NASA Sojourner Mars Rover
Photo courtesy NASA

Years have passed and I now live in New Zealand, where most of my creative energy has over the past few years been in music (I have an improvisational abstract band named Barkhausen; we just finished our second CD).

The combination of experimenting with some DIY microcontroller-based Eurorack synthesizer modules and the advances in the world of Raspberry Pi has found me back into robotics. For the past few months I’ve been purchasing various playthings from Pimoroni and Adafruit and doing some experimenting.

While browsing around doing research for the project I came upon a YouTube video “David Anderson demonstrates his method for creating autonomous robots“, where David showed a local group of people some of his robots:

David Anderson demonstrates his method for creating autonomous robots

Now, I wouldn’t say David’s robots are the most sophisticated ones I’ve seen, not walking around, not androids with faces that move, not MIT’s Shakey nor something from NASA. But they are remarkably clever designs. He also seems like a really nice, down-to-earth guy. What struck me was the fact that his robots were within the reach of normal people to build. Something I could build.

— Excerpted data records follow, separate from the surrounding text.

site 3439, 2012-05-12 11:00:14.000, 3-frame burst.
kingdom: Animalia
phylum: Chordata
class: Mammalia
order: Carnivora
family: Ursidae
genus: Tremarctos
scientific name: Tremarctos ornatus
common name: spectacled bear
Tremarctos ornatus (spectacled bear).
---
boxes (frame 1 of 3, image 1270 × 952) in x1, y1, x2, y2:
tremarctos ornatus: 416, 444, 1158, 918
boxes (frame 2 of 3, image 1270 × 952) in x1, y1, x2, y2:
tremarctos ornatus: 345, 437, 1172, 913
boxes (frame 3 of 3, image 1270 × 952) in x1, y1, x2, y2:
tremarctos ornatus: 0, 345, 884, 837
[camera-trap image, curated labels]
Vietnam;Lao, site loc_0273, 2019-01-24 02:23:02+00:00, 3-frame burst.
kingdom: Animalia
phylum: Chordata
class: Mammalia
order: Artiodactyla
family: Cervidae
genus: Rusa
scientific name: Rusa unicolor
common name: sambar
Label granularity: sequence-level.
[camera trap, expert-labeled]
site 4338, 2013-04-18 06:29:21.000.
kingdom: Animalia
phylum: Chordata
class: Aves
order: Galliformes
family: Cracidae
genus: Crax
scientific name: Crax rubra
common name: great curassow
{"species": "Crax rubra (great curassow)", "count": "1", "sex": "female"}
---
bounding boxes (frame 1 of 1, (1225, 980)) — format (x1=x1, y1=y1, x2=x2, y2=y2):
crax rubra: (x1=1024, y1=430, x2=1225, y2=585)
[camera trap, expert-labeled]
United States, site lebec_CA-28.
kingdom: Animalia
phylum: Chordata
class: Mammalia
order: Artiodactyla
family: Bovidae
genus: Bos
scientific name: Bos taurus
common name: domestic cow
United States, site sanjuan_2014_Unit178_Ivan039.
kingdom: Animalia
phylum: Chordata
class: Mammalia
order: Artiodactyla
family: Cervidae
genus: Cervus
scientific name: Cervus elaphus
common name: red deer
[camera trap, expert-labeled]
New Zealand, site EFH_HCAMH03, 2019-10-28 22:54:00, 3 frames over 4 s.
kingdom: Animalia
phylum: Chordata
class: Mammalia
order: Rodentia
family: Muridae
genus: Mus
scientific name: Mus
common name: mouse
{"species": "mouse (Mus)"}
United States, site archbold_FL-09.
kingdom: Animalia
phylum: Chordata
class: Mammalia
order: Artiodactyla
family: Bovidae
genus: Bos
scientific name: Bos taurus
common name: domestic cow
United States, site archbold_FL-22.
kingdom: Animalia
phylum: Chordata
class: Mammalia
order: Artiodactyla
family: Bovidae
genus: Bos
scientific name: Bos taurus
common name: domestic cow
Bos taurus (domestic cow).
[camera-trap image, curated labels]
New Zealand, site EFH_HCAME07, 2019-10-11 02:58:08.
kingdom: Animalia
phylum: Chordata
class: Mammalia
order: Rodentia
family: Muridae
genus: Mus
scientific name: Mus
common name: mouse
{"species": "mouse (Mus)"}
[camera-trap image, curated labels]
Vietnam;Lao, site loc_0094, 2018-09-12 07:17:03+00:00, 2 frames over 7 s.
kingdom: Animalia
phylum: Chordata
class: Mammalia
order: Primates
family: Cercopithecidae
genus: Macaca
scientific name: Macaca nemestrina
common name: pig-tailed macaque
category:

Following David’s trail led me to the Dallas Personal Robotics Group (DPRG), which claims to be “one of the oldest special interest groups in the world devoted to personal and hobby robotics”. Undoubtedly. They were founded in 1984, five years after I’d built my robot in high school.

I ended up joining the DPRG mailing list. In replying to one of their members’ messages where I mentioned I’d started building my own robot, he was very friendly and encouraged me to blog about it. Well, the only blog I had has been devoted to my band and that didn’t seem particularly appropriate. Then, last night we had some friends over for dinner and I was surprised to learn that their 9 year old girl was quite keen to learn about my robot project. So I proposed the idea of starting a Pukerua Bay robotics group.

It turns out there isn’t any national robotics group in New Zealand, nor even a local one near Wellington, so when I was shopping for a domain name it turns out that “robots.org.nz” was available so I bought it. We’ve gone national!